Monday, January 31, 2011

It isn't smart to hold election auctions on tougher penalties.

By Hal Sperling and Alex Wodak, SMH, June 17, 2010:
IN THE run-up to the next state election, Victoria has started a law-and-order auction. Until now, unlike New South Wales, Victoria has avoided such things.
Law and order has been an election issue since the 1980s in NSW, yet for the 2008-09 financial year, the state had an imprisonment rate of 184.8 per 100,000 adults, nearly double that of Victoria at 103.6 per 100,000.
Crime rates are lower in Victoria across nearly all categories. And, worldwide, there is no clear positive relationship between the severity of prison sentences and the crime rate.
The law-and-order auction assumes that people want tougher sentences. Some do. For victims of crime and their families, no sentence is heavy enough. They want revenge. That is understandable, but it is not an objective response.
Retribution is a different sentiment. It is a response to wrongdoing shared by the community at large. It explains why people used to take their children and a picnic lunch to public hangings.
We have gone past that now, but retribution is still there. It is the chord that politicians strike when they call for tougher penalties.
It cannot be assumed, however, that retribution is now the prevailing attitude in the community. Recent studies in Britain indicate that a lot of people are more interested in offenders making recompense than in punishment for the sake of punishment. That would suggest that the community would be just as satisfied - perhaps more satisfied - with visible and useful community service as the penalty for much of the crime that currently attracts a prison sentence.
Retribution and making recompense are emotional responses. There is another side to the coin - commonsense.
Locking up prisoners is expensive, costing more than $70,000 per inmate per year. If Victoria had the incarceration rate of NSW, the cost of its penal system would be increased by close to half a billion dollars every year.
The state would have to raise taxes, borrow, or cut health and education or other services. Is this what Victorians really want?
A lot of people have to be locked up to reduce the crime rate even slightly - and benefits are only short term. In the long term, prison may have a negative effect by actually increasing crime. About half the prisoners released from jail are back again within two years. As Douglas Hurd, a retired senior British conservative politician, said in the 1990s, ''Prison is an expensive way of making bad people worse.''
If we wanted to be smart about crime, rather than just tough on crime, we would take a very different approach.
First, we would invest a lot more resources on early intervention with problem families. ''Early intervention'' refers to regular home visits by specially trained healthcare workers to infants born to high-risk families.
Remarkably impressive benefits have been reported from modest interventions. There is evidence of improved attendance at school, reduced alcohol and drug use in teenagers and young adults, and reduced crime. But early intervention is not readily available in Australia.
Second, we should increase funding for community mental health and alcohol and drug treatment programs that are based on evidence. For every 100 heroin users on methadone treatment for a year in NSW, a study conducted by the NSW Bureau of Crime Statistics and Research showed that there were 12 fewer robberies, 57 fewer break and enters and 56 fewer motor vehicle thefts.

=======

GOAL OF THE EXERCISE: According to the opinion piece on law-and-order election auctions, how much does it cost to lock up one prisoner for a year?

=======

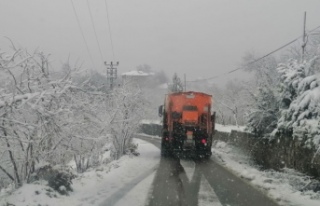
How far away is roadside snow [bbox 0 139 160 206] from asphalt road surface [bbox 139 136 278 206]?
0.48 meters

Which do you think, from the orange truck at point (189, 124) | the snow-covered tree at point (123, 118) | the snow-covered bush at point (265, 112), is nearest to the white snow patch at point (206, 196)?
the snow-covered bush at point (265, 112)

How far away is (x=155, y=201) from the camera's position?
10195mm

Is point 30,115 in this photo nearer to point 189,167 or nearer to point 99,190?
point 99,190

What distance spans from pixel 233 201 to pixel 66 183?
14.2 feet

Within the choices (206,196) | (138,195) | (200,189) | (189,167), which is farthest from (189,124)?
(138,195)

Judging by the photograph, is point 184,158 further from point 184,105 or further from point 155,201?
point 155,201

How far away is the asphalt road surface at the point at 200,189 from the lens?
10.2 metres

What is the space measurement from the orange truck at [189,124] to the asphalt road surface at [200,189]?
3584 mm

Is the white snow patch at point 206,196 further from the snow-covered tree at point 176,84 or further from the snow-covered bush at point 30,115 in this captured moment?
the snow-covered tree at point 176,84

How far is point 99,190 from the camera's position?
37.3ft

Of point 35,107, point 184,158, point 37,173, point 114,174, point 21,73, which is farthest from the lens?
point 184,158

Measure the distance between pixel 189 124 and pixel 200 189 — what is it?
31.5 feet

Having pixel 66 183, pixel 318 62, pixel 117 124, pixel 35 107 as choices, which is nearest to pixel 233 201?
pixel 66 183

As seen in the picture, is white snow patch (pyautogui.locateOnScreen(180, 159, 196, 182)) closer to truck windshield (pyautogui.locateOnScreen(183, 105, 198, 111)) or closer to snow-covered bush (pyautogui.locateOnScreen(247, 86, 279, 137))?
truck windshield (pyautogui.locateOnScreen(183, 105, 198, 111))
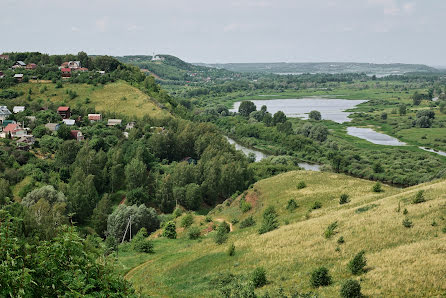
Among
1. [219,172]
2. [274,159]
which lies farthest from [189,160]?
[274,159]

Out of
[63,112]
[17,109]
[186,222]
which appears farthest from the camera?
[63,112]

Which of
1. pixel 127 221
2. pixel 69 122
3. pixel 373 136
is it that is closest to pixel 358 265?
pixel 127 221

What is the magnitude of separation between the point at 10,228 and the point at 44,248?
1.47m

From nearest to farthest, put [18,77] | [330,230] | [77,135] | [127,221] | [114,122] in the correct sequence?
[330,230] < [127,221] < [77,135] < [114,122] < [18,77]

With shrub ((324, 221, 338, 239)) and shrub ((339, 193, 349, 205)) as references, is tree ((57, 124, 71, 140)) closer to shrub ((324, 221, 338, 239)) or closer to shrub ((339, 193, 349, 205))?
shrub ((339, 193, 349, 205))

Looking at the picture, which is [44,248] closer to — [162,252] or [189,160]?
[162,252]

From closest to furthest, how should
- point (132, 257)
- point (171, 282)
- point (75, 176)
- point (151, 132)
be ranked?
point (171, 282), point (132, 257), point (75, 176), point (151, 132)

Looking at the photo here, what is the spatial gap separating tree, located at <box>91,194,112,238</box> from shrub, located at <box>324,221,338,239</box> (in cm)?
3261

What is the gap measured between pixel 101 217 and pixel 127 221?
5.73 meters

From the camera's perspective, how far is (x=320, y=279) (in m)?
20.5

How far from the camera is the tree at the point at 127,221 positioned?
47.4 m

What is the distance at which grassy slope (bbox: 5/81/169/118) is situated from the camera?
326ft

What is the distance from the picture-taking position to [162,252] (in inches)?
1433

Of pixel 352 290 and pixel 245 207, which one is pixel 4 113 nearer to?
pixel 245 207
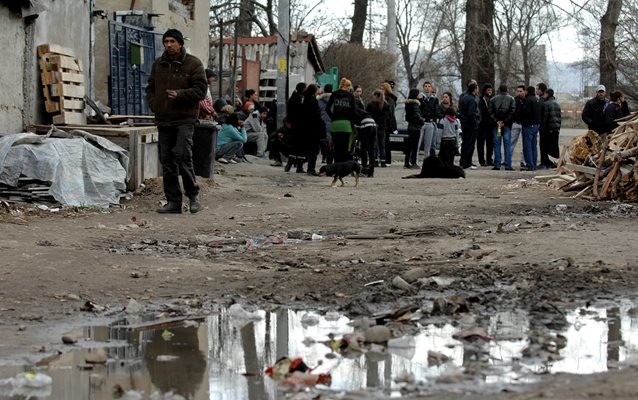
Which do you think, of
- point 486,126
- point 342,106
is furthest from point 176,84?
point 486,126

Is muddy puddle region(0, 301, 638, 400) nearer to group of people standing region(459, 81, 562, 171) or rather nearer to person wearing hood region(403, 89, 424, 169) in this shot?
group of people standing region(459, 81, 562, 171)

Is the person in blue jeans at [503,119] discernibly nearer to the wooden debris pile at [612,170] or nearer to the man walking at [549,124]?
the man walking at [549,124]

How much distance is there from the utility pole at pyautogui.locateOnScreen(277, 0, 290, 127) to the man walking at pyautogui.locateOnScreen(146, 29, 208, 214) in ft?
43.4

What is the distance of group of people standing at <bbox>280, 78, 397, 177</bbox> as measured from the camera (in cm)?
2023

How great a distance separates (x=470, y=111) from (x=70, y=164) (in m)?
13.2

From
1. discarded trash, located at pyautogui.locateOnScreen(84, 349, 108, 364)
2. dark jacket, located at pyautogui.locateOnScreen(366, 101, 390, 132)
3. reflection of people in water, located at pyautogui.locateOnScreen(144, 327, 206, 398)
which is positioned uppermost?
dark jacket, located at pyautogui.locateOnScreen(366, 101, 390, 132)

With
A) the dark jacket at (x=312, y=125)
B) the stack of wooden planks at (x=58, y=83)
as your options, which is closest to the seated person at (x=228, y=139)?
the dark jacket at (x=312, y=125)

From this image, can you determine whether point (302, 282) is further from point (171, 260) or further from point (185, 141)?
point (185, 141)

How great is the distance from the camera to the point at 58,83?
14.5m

=======

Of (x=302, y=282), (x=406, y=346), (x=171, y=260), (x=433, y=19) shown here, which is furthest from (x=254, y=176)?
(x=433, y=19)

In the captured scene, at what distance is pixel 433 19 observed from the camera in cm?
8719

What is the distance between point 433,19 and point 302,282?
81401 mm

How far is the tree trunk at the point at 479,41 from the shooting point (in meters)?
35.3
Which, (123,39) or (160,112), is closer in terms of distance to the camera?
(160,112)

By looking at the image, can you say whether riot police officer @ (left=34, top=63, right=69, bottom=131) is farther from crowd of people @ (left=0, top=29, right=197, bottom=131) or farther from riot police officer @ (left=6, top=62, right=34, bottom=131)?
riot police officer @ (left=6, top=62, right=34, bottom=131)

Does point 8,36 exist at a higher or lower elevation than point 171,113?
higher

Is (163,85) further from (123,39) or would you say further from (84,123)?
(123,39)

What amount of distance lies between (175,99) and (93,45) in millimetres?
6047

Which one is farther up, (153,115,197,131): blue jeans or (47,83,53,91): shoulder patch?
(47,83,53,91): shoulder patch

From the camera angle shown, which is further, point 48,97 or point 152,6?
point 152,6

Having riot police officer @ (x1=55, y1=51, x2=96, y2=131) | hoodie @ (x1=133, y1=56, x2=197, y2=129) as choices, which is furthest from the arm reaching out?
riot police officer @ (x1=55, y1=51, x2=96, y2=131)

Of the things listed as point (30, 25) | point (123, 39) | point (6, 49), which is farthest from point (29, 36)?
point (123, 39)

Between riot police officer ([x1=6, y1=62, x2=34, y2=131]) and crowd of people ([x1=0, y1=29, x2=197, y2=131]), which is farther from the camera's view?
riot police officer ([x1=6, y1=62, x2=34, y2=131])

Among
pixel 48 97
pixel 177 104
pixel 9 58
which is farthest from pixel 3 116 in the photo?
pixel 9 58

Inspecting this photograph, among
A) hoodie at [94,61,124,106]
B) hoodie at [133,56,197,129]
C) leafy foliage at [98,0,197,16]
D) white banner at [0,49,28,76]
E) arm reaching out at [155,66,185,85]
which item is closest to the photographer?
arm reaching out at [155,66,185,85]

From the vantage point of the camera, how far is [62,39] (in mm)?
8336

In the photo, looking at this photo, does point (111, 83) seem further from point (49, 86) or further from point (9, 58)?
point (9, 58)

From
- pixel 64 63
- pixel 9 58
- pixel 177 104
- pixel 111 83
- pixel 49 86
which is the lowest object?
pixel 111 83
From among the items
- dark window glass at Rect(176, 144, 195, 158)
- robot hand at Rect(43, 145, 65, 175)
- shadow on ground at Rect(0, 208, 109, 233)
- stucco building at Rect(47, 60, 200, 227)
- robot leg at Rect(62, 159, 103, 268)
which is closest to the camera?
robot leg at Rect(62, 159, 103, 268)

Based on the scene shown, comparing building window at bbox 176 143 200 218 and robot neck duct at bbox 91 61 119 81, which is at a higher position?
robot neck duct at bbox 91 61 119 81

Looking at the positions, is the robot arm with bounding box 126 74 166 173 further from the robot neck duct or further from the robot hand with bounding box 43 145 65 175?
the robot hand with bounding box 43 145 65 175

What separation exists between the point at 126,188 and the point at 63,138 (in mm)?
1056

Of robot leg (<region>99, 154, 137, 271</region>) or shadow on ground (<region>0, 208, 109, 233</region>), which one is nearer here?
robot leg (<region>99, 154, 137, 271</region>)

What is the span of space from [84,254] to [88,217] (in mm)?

=======

WRITTEN ANSWER: More than $70,000 per inmate per year.